Father O’Reilly nodded. Cally O’Neal angry was a formidable thing. “Crystal,” he said.
She thought about the other DAGgers on base. Some of the Indowy might be very useful to have at some point, even if it did entail responsibility. She’d better be clear on that, too. “Also, that does not completely rule out us adopting any person or persons at a later date, but if we do, it will be a specific invitation and by that I mean what we say is a specific invitation. You will respect that our alien minds are alien to you as well. Get it?”
She waited for both to respond in the affirmative before continuing.
“Good. Now that that’s straight, Edisto Island is overloaded with the number of DAGger families we can handle without anyone noticing from satellite or air. That is, if they’re looking, and we have to presume they will be.”
Nathan O’Reilly sunk his head in his hands, drawing them down his face as he absorbed the grim truth.
“I understand the need to evacuate. If we make this place Grand Central station, it will be found. Especially given our little war with the Tir’s people right now,” she said.
“The only other large, covert organization I know of who has the resources to help at all are the Tong, and they may not take the job, and even if they do, they don’t come cheap,” she said. “Especially when they know you’re desperate.”
“If it is a matter of debt—” Aeloo
l began.
“The Tong aren’t like the Darhel. They will not hold your debt at interest, or at least not for long. They couldn’t care less about politically controlling you, they just want money and power. Their own kind of power, not the Darhel’s. They want sufficient power and control to support and further their efforts to make money,” Cally told him. His expression was so bewildered that she thought she’d better at least sort of explain.

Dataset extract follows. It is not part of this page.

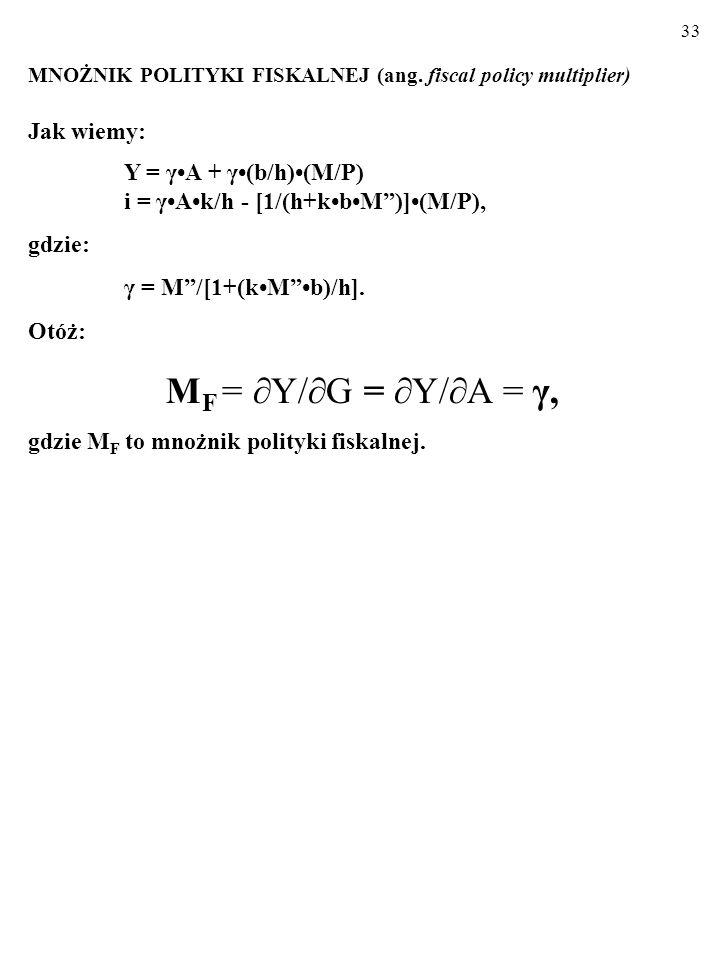 32 Ustalilismy, że: Y = γA + γ(b/h)(M/P) i = γAk/h - [1/(h+kbM)](M/P) gdzie: γ = M/[1+(kMb)/h]. Jak na wielkość produkcji w gospodarce, Y, wpływają zm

“It’s what they do,” she said. It was all the explanation she had without going into a lot of what would be xenopsych to the Indowy, and she wasn’t even sure it was possible for him to get his head around the concept, because all they had experience of in business was the Darhel.
“They are going to insist on being paid regular payments, sufficiently large to pay off the debt in a set period of time. No, don’t relax. Think human lifespan without rejuv. I am almost certain they will not take a debt schedule that takes more than thirty years to pay off completely.”
The alien looked shocked and even a little offended, and Cally couldn’t help thinking “welcome to the real world.” Even the Indowy Aelool tended to assume it was humanity’s job to understand the minds of the Galactics and adjust to them, rather than each Galactic race having an equal need to understand humans. They looked down on what they thought of as vicious, primitive omnivores, and then got surprised whenever it came back to bite them in the ass. Despite the gravity of the situation, Cally couldn’t help but take small satisfaction in that.
“I might could negotiate something,” she said. “I don’t know what, I don’t know how much, and I don’t even know if. Michelle was right about one thing, though. Our vital interests are at stake here. I know I’ve got negotiating power for the refugees. Do I have it for you?” She looked at O’Reilly and Aelool in turn, ensuring their agreement. Her buckley was recording nonverbal gestures of assent, anyway. She didn’t strictly need them to say it out loud as long as they were clear.